So far the doctrine: is it not a precious one indeed? Oh, if you be indeed 
one with Christ, shall the world find you polluting yourselves? Shall the 
members of a generous, gracious Head be covetous and grasping? Shall 
the members of a glorious, pure, and perfect Head be defiled with the 
lusts of the flesh and the follies of a vain life? If believers are indeed so 
identified with Christ that they are his fullness, should they not be 
holiness itself? If we live by virtue of our union with his body, how can 
we live as other Gentiles do? How is it that so many professors exhibit a 
mere worldly life, living for business and for pleasure, but not for God, 
in God, or with God? They sprinkle a little religion on a worldly life, 
and so hope to Christianize it. But it will not do. I am bound to live as 
Christ would have lived under my circumstances; in my private chamber 
or in my public pulpit, I am bound to be what Christ would have been in 
like case. I am bound to prove to men that union to Christ is no fiction, 
or fanatical sentiment: but that we are swayed by the same principles 
and actuated by the same motives.

Baptism is thus an embodied creed, and you may read it in these words: 
"Buried with him in baptism, wherein also ye are risen with him through 
the faith of the operation of God, who hath raised him from the dead."

II. But , secondly, A REALIZED UNION WITH CHRIST is also set 
forth in baptism, and this is rather a matter of experience than of 
doctrine.

1. First, there is, as a matter of actual experience in the true believer, 
death. "Know ye not that so many of us as were baptized into Jesus 
Christ were baptized into his death?" It must be contrary to all law to 
bury those who are yet alive. Until they are dead, men can have no right 
to be buried. Very well, then, the Christian is dead,--dead, first, to the 
dominion of sin. Whenever sin called him aforetime he answered, "Here 
am I, for thou didst call me." Sin ruled his members, and if sin said, "Do 
this," he did it, like the soldiers obedient to their centurion; for sin ruled 
over all the parts of his nature, and exercised over him a supreme 
tyranny. Grace has changed all this. When we are converted we become 
dead to the dominion of sin. If sin calls us now, we refuse to come, for 
we are dead. If sin commands us we will not obey, for we are dead to its 
authority. Sin comes to us now--oh, that it did not,--and it finds in us the 
old corruption which is crucified, but not yet dead; but it has no 
dominion over our true life. Blessed be God, sin cannot reign over us, 
though it may assail us and work us harm. "Sin shall not have dominion 
over you; for ye are not under law, but under grace." We sin, but not 
with allowance. With what grief we look back upon our transgressions! 
How earnestly do we endeavour to avoid them! Sin tries to maintain its 
usurped power over us; but we do not acknowledge it as our sovereign. 
Evil enters us now as an interloper and a stranger, and works sad havoc, 
but it does not abide in us upon the throne; it is an alien, and despised, 
and no more honoured and delighted in.
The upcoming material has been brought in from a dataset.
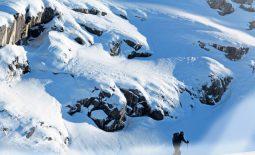 A solo man skier ski touring through the mountains in Chamonix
We are dead to the reigning 
power of sin.

The believer, if spiritually buried with Christ, is dead to the desire of 
any such power. "What!" say you, "do not godly men have sinful 
desires?" Alas, they do. The old nature that is in them lusteth towards 
sin; but the true man, the real ego, desires to be purged of every speck or 
trace of evil. The law in the members would fain urge to sin, but the life 
in the heart constrains to holiness. I can honestly say, for my own self, 
that the deepest desire of my soul is to live a perfect life. If I could have 
my own best desire, I would never sin again; and though, alas, I do 
consent to sin so that I become responsible when I transgress, yet my 
innermost self loathes iniquity. Sin is my bondage, not my pleasure; my 
misery, not my delight; at the thought of it I cry out, "O wretched man 
that I am! who shall deliver me?" In our heart of hearts our spirit cleaves 
steadfastly to that which is good, and true, and heavenly, so that the real 
man delights in the law of God, and follows hard after goodness. The 
main current and true bent of our soul's wish and will is not towards sin, 
and the apostle taught us no mere fancy when he said, "For he that is 
dead is freed from sin."

Moreover, in the next place we are dead as to the pursuits and aims of 
the sinning and ungodly life. Brethren, are any of you that profess to be 
God's servants living for yourselves? Then you are not God's servants; 
for he that is really born again lives unto God: the object of his life is the 
glory of God and the good of his fellow-men. This is the prize that is set 
before the quickened man, and towards this he runs. "I do not run that 
way," says one. Very well, then you will not come to the desired end. If 
you are running after the pleasures of the world or the riches of it, you 
may win the prize you run for, but you cannot win "the prize of our high 
calling in Christ Jesus." I hope that many of us can honestly say that we 
are now dead to every object in life, except the glory of God in Christ 
Jesus. We are in the world, and have to live as other men do, carrying on 
our ordinary business; but all this is subordinate, and held in as with bit 
and bridle; our aims are above yon changeful moon. The flight of our 
soul, like that of an eagle, is above these clouds: though that bird of the 
sun alights upon the rock, or even descends to the plain, yet its joy is to 
dwell above, out soaring the lightning, rising over the black head of the 
tempest, and looking down upon all earthly things. Henceforth our 
grace-given life speeds onward and upward; we are not of the world, 
and the world's engagements are not those upon which we spend our 
noblest powers.

Again, we are dead in this sense, that we are dead to the guidance of sin. 
The lust of the flesh drives a man this way and that way. He steers his 
course by the question, "What is most pleasant? What will give me most 
present gratification?" The way of the ungodly is mapped out by the 
hand of selfish desire: but you that are true Christians have another 
guide, you are led by the Spirit in a right way. You ask, "What is good 
and what is acceptable in the sight of the Most High?" Your daily prayer 
is, "Lord, show me what thou wouldest have me to do?" You are alive to 
the teachings of the Spirit, who will lead you into all truth; but you are 
deaf, yea, dead to the dogmas of carnal wisdom, the oppositions of 
philosophy, the errors of proud human wisdom. Blind guides who fall 
with their victims into the ditch are shunned by you, for you have 
chosen the way of the Lord. What a blessed state of heart this is! I trust, 
my brethren, that we have fully realized it! We know the Shepherd's 
voice, and a stranger we will not follow. One is our teacher, and we 
submit our understandings to his infallible instruction.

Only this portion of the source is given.